Corriere 11.9.15
La svolta di Angela Merkel
L’intuizione che arriva solo dai veri leader
di Paolo Franchi
Epocale. L’uso e, soprattutto, lo sfrenato abuso di questo aggettivo-passepartout sono finalmente sotto il tiro della critica. È difficile contestare, però, che la storica svolta di Angela Merkel sia il frutto dell’intuizione lucida non tanto dell’emergenza, quanto piuttosto dell’inevitabile e non indolore passaggio d’epoca che l’ondata dei rifugiati e dei migranti segnala per la Germania e per l’Europa. La condividano o meno, i sostenitori della politica ridotta a ordinaria amministrazione che ci hanno asfissiato nell’ultimo ventennio dovrebbero prenderne atto. Di simili intuizioni, con tutto l’inaudito carico di responsabilità e di rischi che comporta il tentativo di tradurle in azione di governo, sono capaci soltanto leader politici veri: non i tecnocrati, non i comunicatori, non la cosiddetta società civile, non i capipopolo. E nel desolato panorama europeo la signora Merkel è, nel bene e nel male, l’unico leader politico vero.
La cancelliera viene «dal freddo», non dal nulla. In fondo, era cristiano-democratica, come si poteva esserlo nella Germania dell’Est, fin dai tempi lontani dell’appartenenza alla Fdj, l’organizzazione giovanile della Sed. E si è guadagnata sul campo la leadership della Cdu: non la principale forza della destra europea, come pure si legge, ma (fino al 1992 assieme alla Dc italiana) il più grande partito popolare d’Europa. È anche questa storia — una storia che ha consentito in passato alla Cdu di essere protagonista della costruzione del capitalismo sociale di mercato tedesco e del modello europeo di Welfare — che Angela Merkel cerca di re-inverare (o di re-inventare), liberandola dagli orpelli del passato ma mantenendone l’ispirazione di fondo, in condizioni inedite, sconvolgenti, imprevedibili per i suoi predecessori.
Se è proprio di destra, o di centrodestra, o di moderati, che bisogna parlare, ebbene questo campo, in Europa, la Merkel lo ridisegna, mettendo in conto rotture, divisioni, resistenze. Non può giurare sul buon esito della sua svolta, e nemmeno sulla possibilità di governarla fino in fondo. Pensa però, e a ragione, che alzando muri non soltanto si perde la faccia, ma si sbatte la testa.
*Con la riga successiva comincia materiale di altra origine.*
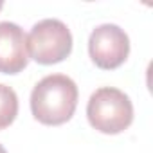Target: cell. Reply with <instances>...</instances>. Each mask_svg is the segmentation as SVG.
<instances>
[{
  "mask_svg": "<svg viewBox=\"0 0 153 153\" xmlns=\"http://www.w3.org/2000/svg\"><path fill=\"white\" fill-rule=\"evenodd\" d=\"M78 106V87L65 74H51L40 79L31 92V112L47 126L67 123Z\"/></svg>",
  "mask_w": 153,
  "mask_h": 153,
  "instance_id": "obj_1",
  "label": "cell"
},
{
  "mask_svg": "<svg viewBox=\"0 0 153 153\" xmlns=\"http://www.w3.org/2000/svg\"><path fill=\"white\" fill-rule=\"evenodd\" d=\"M87 117L101 133L115 135L124 131L133 121V105L130 97L114 87L97 88L87 105Z\"/></svg>",
  "mask_w": 153,
  "mask_h": 153,
  "instance_id": "obj_2",
  "label": "cell"
},
{
  "mask_svg": "<svg viewBox=\"0 0 153 153\" xmlns=\"http://www.w3.org/2000/svg\"><path fill=\"white\" fill-rule=\"evenodd\" d=\"M29 56L40 65H54L72 52L70 29L56 18H45L33 25L25 36Z\"/></svg>",
  "mask_w": 153,
  "mask_h": 153,
  "instance_id": "obj_3",
  "label": "cell"
},
{
  "mask_svg": "<svg viewBox=\"0 0 153 153\" xmlns=\"http://www.w3.org/2000/svg\"><path fill=\"white\" fill-rule=\"evenodd\" d=\"M88 54L103 70L121 67L130 54V38L115 24L97 25L88 38Z\"/></svg>",
  "mask_w": 153,
  "mask_h": 153,
  "instance_id": "obj_4",
  "label": "cell"
},
{
  "mask_svg": "<svg viewBox=\"0 0 153 153\" xmlns=\"http://www.w3.org/2000/svg\"><path fill=\"white\" fill-rule=\"evenodd\" d=\"M29 63L25 34L13 22H0V72L18 74Z\"/></svg>",
  "mask_w": 153,
  "mask_h": 153,
  "instance_id": "obj_5",
  "label": "cell"
},
{
  "mask_svg": "<svg viewBox=\"0 0 153 153\" xmlns=\"http://www.w3.org/2000/svg\"><path fill=\"white\" fill-rule=\"evenodd\" d=\"M18 114V96L16 92L0 83V130L7 128Z\"/></svg>",
  "mask_w": 153,
  "mask_h": 153,
  "instance_id": "obj_6",
  "label": "cell"
},
{
  "mask_svg": "<svg viewBox=\"0 0 153 153\" xmlns=\"http://www.w3.org/2000/svg\"><path fill=\"white\" fill-rule=\"evenodd\" d=\"M0 153H7V151H6V148H4L2 144H0Z\"/></svg>",
  "mask_w": 153,
  "mask_h": 153,
  "instance_id": "obj_7",
  "label": "cell"
},
{
  "mask_svg": "<svg viewBox=\"0 0 153 153\" xmlns=\"http://www.w3.org/2000/svg\"><path fill=\"white\" fill-rule=\"evenodd\" d=\"M4 7V2H2V0H0V9H2Z\"/></svg>",
  "mask_w": 153,
  "mask_h": 153,
  "instance_id": "obj_8",
  "label": "cell"
}]
</instances>
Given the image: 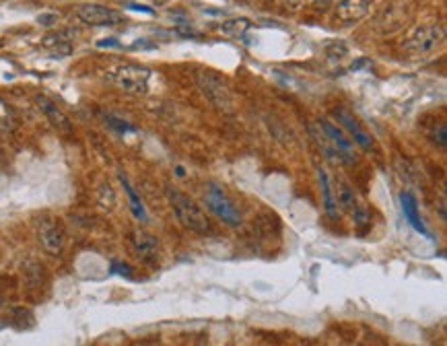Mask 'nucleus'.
I'll list each match as a JSON object with an SVG mask.
<instances>
[{
    "label": "nucleus",
    "instance_id": "obj_2",
    "mask_svg": "<svg viewBox=\"0 0 447 346\" xmlns=\"http://www.w3.org/2000/svg\"><path fill=\"white\" fill-rule=\"evenodd\" d=\"M151 70L140 64H118L105 70V81H109L114 87L130 95H145L149 91L151 83Z\"/></svg>",
    "mask_w": 447,
    "mask_h": 346
},
{
    "label": "nucleus",
    "instance_id": "obj_3",
    "mask_svg": "<svg viewBox=\"0 0 447 346\" xmlns=\"http://www.w3.org/2000/svg\"><path fill=\"white\" fill-rule=\"evenodd\" d=\"M204 204L217 219L223 220L225 225H229V227H237L241 222V215H239L235 202L219 186H208L206 194H204Z\"/></svg>",
    "mask_w": 447,
    "mask_h": 346
},
{
    "label": "nucleus",
    "instance_id": "obj_24",
    "mask_svg": "<svg viewBox=\"0 0 447 346\" xmlns=\"http://www.w3.org/2000/svg\"><path fill=\"white\" fill-rule=\"evenodd\" d=\"M97 46H99V48H122V46H120V41H118L116 37H105V39H99V41H97Z\"/></svg>",
    "mask_w": 447,
    "mask_h": 346
},
{
    "label": "nucleus",
    "instance_id": "obj_22",
    "mask_svg": "<svg viewBox=\"0 0 447 346\" xmlns=\"http://www.w3.org/2000/svg\"><path fill=\"white\" fill-rule=\"evenodd\" d=\"M124 6L136 13H145V15H155V8L147 6V4H138V2H124Z\"/></svg>",
    "mask_w": 447,
    "mask_h": 346
},
{
    "label": "nucleus",
    "instance_id": "obj_20",
    "mask_svg": "<svg viewBox=\"0 0 447 346\" xmlns=\"http://www.w3.org/2000/svg\"><path fill=\"white\" fill-rule=\"evenodd\" d=\"M105 120L109 122V126L116 128L118 132H136V128L132 126V124H128L124 120H120V118H114V116H105Z\"/></svg>",
    "mask_w": 447,
    "mask_h": 346
},
{
    "label": "nucleus",
    "instance_id": "obj_16",
    "mask_svg": "<svg viewBox=\"0 0 447 346\" xmlns=\"http://www.w3.org/2000/svg\"><path fill=\"white\" fill-rule=\"evenodd\" d=\"M120 182H122V186L126 189V196H128V202H130V211H132V215H134V219L138 220H147V211H145V206H142V202H140V198H138V194L134 192V188L128 184V180L124 175H120Z\"/></svg>",
    "mask_w": 447,
    "mask_h": 346
},
{
    "label": "nucleus",
    "instance_id": "obj_21",
    "mask_svg": "<svg viewBox=\"0 0 447 346\" xmlns=\"http://www.w3.org/2000/svg\"><path fill=\"white\" fill-rule=\"evenodd\" d=\"M326 52H328L330 58H338V56H345V54H347V46L336 41V44H330V46L326 48Z\"/></svg>",
    "mask_w": 447,
    "mask_h": 346
},
{
    "label": "nucleus",
    "instance_id": "obj_10",
    "mask_svg": "<svg viewBox=\"0 0 447 346\" xmlns=\"http://www.w3.org/2000/svg\"><path fill=\"white\" fill-rule=\"evenodd\" d=\"M76 17L91 27H112L120 21V15L103 4H83L79 6Z\"/></svg>",
    "mask_w": 447,
    "mask_h": 346
},
{
    "label": "nucleus",
    "instance_id": "obj_19",
    "mask_svg": "<svg viewBox=\"0 0 447 346\" xmlns=\"http://www.w3.org/2000/svg\"><path fill=\"white\" fill-rule=\"evenodd\" d=\"M15 128V114L8 103L0 99V130H13Z\"/></svg>",
    "mask_w": 447,
    "mask_h": 346
},
{
    "label": "nucleus",
    "instance_id": "obj_14",
    "mask_svg": "<svg viewBox=\"0 0 447 346\" xmlns=\"http://www.w3.org/2000/svg\"><path fill=\"white\" fill-rule=\"evenodd\" d=\"M400 202H402V213H404V219L413 225V229H415V231H418V233H422V235H429V231H427L425 222H422V219H420V213H418V202H416L415 194H411V192H404V194L400 196Z\"/></svg>",
    "mask_w": 447,
    "mask_h": 346
},
{
    "label": "nucleus",
    "instance_id": "obj_8",
    "mask_svg": "<svg viewBox=\"0 0 447 346\" xmlns=\"http://www.w3.org/2000/svg\"><path fill=\"white\" fill-rule=\"evenodd\" d=\"M443 41V29L439 25H422L416 27L415 32L406 37V50L415 54H427L433 52L439 44Z\"/></svg>",
    "mask_w": 447,
    "mask_h": 346
},
{
    "label": "nucleus",
    "instance_id": "obj_5",
    "mask_svg": "<svg viewBox=\"0 0 447 346\" xmlns=\"http://www.w3.org/2000/svg\"><path fill=\"white\" fill-rule=\"evenodd\" d=\"M37 241L41 246V250L50 255H58L62 253L66 246V231H64L62 222L56 217H44L37 222Z\"/></svg>",
    "mask_w": 447,
    "mask_h": 346
},
{
    "label": "nucleus",
    "instance_id": "obj_12",
    "mask_svg": "<svg viewBox=\"0 0 447 346\" xmlns=\"http://www.w3.org/2000/svg\"><path fill=\"white\" fill-rule=\"evenodd\" d=\"M371 8V0H340L336 6V17L342 23H359L367 17Z\"/></svg>",
    "mask_w": 447,
    "mask_h": 346
},
{
    "label": "nucleus",
    "instance_id": "obj_25",
    "mask_svg": "<svg viewBox=\"0 0 447 346\" xmlns=\"http://www.w3.org/2000/svg\"><path fill=\"white\" fill-rule=\"evenodd\" d=\"M285 4H288V6H293V8H301L303 4H307L309 0H283Z\"/></svg>",
    "mask_w": 447,
    "mask_h": 346
},
{
    "label": "nucleus",
    "instance_id": "obj_15",
    "mask_svg": "<svg viewBox=\"0 0 447 346\" xmlns=\"http://www.w3.org/2000/svg\"><path fill=\"white\" fill-rule=\"evenodd\" d=\"M318 180H319V188H321V200H323V211L330 219H338L340 217V211L336 206V200H334V192H332V186H330V178L323 169H318Z\"/></svg>",
    "mask_w": 447,
    "mask_h": 346
},
{
    "label": "nucleus",
    "instance_id": "obj_6",
    "mask_svg": "<svg viewBox=\"0 0 447 346\" xmlns=\"http://www.w3.org/2000/svg\"><path fill=\"white\" fill-rule=\"evenodd\" d=\"M334 200L338 211L351 215V219L354 225H367L369 222V211L365 208V204L359 200L356 192L349 186L347 182H338L336 189H334Z\"/></svg>",
    "mask_w": 447,
    "mask_h": 346
},
{
    "label": "nucleus",
    "instance_id": "obj_26",
    "mask_svg": "<svg viewBox=\"0 0 447 346\" xmlns=\"http://www.w3.org/2000/svg\"><path fill=\"white\" fill-rule=\"evenodd\" d=\"M363 66H371L369 60H359V62H354L351 66V70H359V68H363Z\"/></svg>",
    "mask_w": 447,
    "mask_h": 346
},
{
    "label": "nucleus",
    "instance_id": "obj_7",
    "mask_svg": "<svg viewBox=\"0 0 447 346\" xmlns=\"http://www.w3.org/2000/svg\"><path fill=\"white\" fill-rule=\"evenodd\" d=\"M130 248L134 255L145 262V264H151V262H157L161 253V244L159 237L153 235L151 231H145V229H134L130 233Z\"/></svg>",
    "mask_w": 447,
    "mask_h": 346
},
{
    "label": "nucleus",
    "instance_id": "obj_11",
    "mask_svg": "<svg viewBox=\"0 0 447 346\" xmlns=\"http://www.w3.org/2000/svg\"><path fill=\"white\" fill-rule=\"evenodd\" d=\"M198 85H200V89L204 91V95H206L217 107L231 112V105H233V103H231V95H229L227 87H225L217 76H213L211 72H200V74H198Z\"/></svg>",
    "mask_w": 447,
    "mask_h": 346
},
{
    "label": "nucleus",
    "instance_id": "obj_17",
    "mask_svg": "<svg viewBox=\"0 0 447 346\" xmlns=\"http://www.w3.org/2000/svg\"><path fill=\"white\" fill-rule=\"evenodd\" d=\"M252 23L248 19H231V21H225L221 25V32L229 37H235V39H241L246 33L250 32Z\"/></svg>",
    "mask_w": 447,
    "mask_h": 346
},
{
    "label": "nucleus",
    "instance_id": "obj_9",
    "mask_svg": "<svg viewBox=\"0 0 447 346\" xmlns=\"http://www.w3.org/2000/svg\"><path fill=\"white\" fill-rule=\"evenodd\" d=\"M334 118L338 120V124L342 126L345 134L351 138L356 147H361L363 151H371V149H373V136H371L367 130L361 128V124L356 122V118L352 116L349 109H345V107L336 109V112H334Z\"/></svg>",
    "mask_w": 447,
    "mask_h": 346
},
{
    "label": "nucleus",
    "instance_id": "obj_23",
    "mask_svg": "<svg viewBox=\"0 0 447 346\" xmlns=\"http://www.w3.org/2000/svg\"><path fill=\"white\" fill-rule=\"evenodd\" d=\"M56 21H58V15H54V13H46V15H39L37 17V23L44 25V27H52Z\"/></svg>",
    "mask_w": 447,
    "mask_h": 346
},
{
    "label": "nucleus",
    "instance_id": "obj_18",
    "mask_svg": "<svg viewBox=\"0 0 447 346\" xmlns=\"http://www.w3.org/2000/svg\"><path fill=\"white\" fill-rule=\"evenodd\" d=\"M97 204L103 208V211H112L114 208V204H116V194H114V189L109 184H103L99 192H97Z\"/></svg>",
    "mask_w": 447,
    "mask_h": 346
},
{
    "label": "nucleus",
    "instance_id": "obj_4",
    "mask_svg": "<svg viewBox=\"0 0 447 346\" xmlns=\"http://www.w3.org/2000/svg\"><path fill=\"white\" fill-rule=\"evenodd\" d=\"M318 128L321 130V134L326 136V140H328V145H330V149H332L336 161L347 163V165H351V163L356 161V155H354V142L345 134L342 128H338L336 124L328 122V120H321L318 124Z\"/></svg>",
    "mask_w": 447,
    "mask_h": 346
},
{
    "label": "nucleus",
    "instance_id": "obj_13",
    "mask_svg": "<svg viewBox=\"0 0 447 346\" xmlns=\"http://www.w3.org/2000/svg\"><path fill=\"white\" fill-rule=\"evenodd\" d=\"M37 105H39V109L46 114V118L50 120V124L56 128V130L70 132V120L66 118V114H64L54 101H50L48 97H37Z\"/></svg>",
    "mask_w": 447,
    "mask_h": 346
},
{
    "label": "nucleus",
    "instance_id": "obj_1",
    "mask_svg": "<svg viewBox=\"0 0 447 346\" xmlns=\"http://www.w3.org/2000/svg\"><path fill=\"white\" fill-rule=\"evenodd\" d=\"M167 198H169V204H171L178 220L186 229H190L198 235H211L213 233L211 220L192 198H188L186 194H182L180 189L175 188H167Z\"/></svg>",
    "mask_w": 447,
    "mask_h": 346
}]
</instances>
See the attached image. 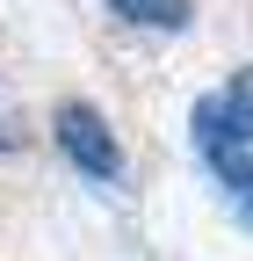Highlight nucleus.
<instances>
[{"label": "nucleus", "instance_id": "f257e3e1", "mask_svg": "<svg viewBox=\"0 0 253 261\" xmlns=\"http://www.w3.org/2000/svg\"><path fill=\"white\" fill-rule=\"evenodd\" d=\"M188 130H196V145L210 160H225L239 145H253V73H239L225 94H210V102H196V116H188Z\"/></svg>", "mask_w": 253, "mask_h": 261}, {"label": "nucleus", "instance_id": "20e7f679", "mask_svg": "<svg viewBox=\"0 0 253 261\" xmlns=\"http://www.w3.org/2000/svg\"><path fill=\"white\" fill-rule=\"evenodd\" d=\"M217 174L232 181V203L253 218V160H246V152H225V160H217Z\"/></svg>", "mask_w": 253, "mask_h": 261}, {"label": "nucleus", "instance_id": "f03ea898", "mask_svg": "<svg viewBox=\"0 0 253 261\" xmlns=\"http://www.w3.org/2000/svg\"><path fill=\"white\" fill-rule=\"evenodd\" d=\"M58 145H66V160H73L80 174H94V181H116V167H123L109 123L94 116L87 102H66V109H58Z\"/></svg>", "mask_w": 253, "mask_h": 261}, {"label": "nucleus", "instance_id": "7ed1b4c3", "mask_svg": "<svg viewBox=\"0 0 253 261\" xmlns=\"http://www.w3.org/2000/svg\"><path fill=\"white\" fill-rule=\"evenodd\" d=\"M109 15L145 22V29H181L188 22V0H109Z\"/></svg>", "mask_w": 253, "mask_h": 261}]
</instances>
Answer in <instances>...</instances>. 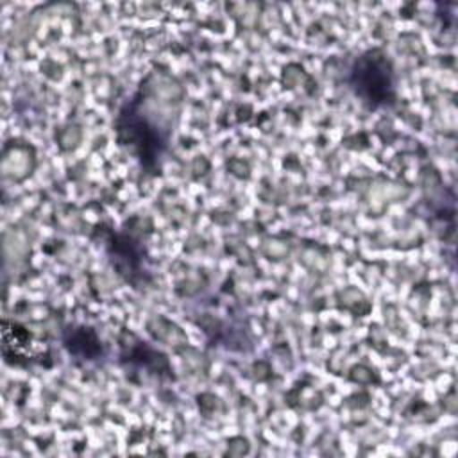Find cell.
<instances>
[{
  "label": "cell",
  "instance_id": "obj_1",
  "mask_svg": "<svg viewBox=\"0 0 458 458\" xmlns=\"http://www.w3.org/2000/svg\"><path fill=\"white\" fill-rule=\"evenodd\" d=\"M352 84L356 93L372 106L392 98V66L386 55L379 50L361 55L352 70Z\"/></svg>",
  "mask_w": 458,
  "mask_h": 458
}]
</instances>
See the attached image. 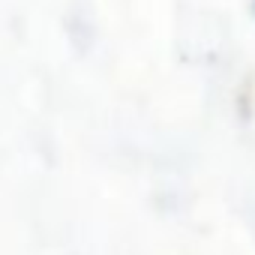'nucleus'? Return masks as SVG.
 <instances>
[{
    "instance_id": "nucleus-1",
    "label": "nucleus",
    "mask_w": 255,
    "mask_h": 255,
    "mask_svg": "<svg viewBox=\"0 0 255 255\" xmlns=\"http://www.w3.org/2000/svg\"><path fill=\"white\" fill-rule=\"evenodd\" d=\"M249 9H252V18H255V0H252V3H249Z\"/></svg>"
}]
</instances>
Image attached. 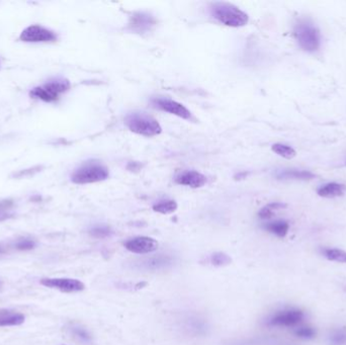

Si ironizza su un’Italia politicamente capovolta, in cui la destra che sino a ieri inneggiava alla Merkel ora la dipinge come un’egoista mascherata da benefattrice che si preoccupa solo di procurarsi forza lavoro qualificata a buon mercato e di contrastare il calo demografico tedesco, e la sinistra che, dopo averla rappresentata come la reincarnazione della volontà di potenza (per non dire di sopraffazione) tedesca, adesso ne esalta commossa la sollecitudine materna verso i dannati della terra. Ne ha detto benissimo Pierluigi Battista: chi scrive ha da aggiungere solo due considerazioni a margine. La prima. È vero, con la pallidissima eccezione di Parigi, e quella, tutta da verificare, di Atene, la sinistra non è al governo in nessuna capitale importante. Ma ci deve essere qualche motivo se, mentre i partiti socialdemocratici annacquano ogni giorno il loro vino, è una cristiano-democratica (una democristiana?) che guida il Paese incommensurabilmente più forte dell’Unione a giocare la carta dell’inclusione, prendendosi il plauso di Yoshka Fisher per la sua capacità di «socialdemocratizzare» la Cdu. Urge riflessione identitaria, e probabilmente molto di più. La seconda. In Europa cambia, o può cambiare, il passo della storia, si ridislocano le grandi forze in campo. Da noi, dopo vent’anni consumati nella contrapposizione tra berlusconismo e antiberlusconismo (che è cosa diversa da quella tra destra e sinistra), al centro del confronto e dello scontro, intemerate di Matteo Salvini e Beppe Grillo a parte, c’è l’articolo 2 della riforma del Senato. Non sarà che di grande politica avremmo molto bisogno anche noi?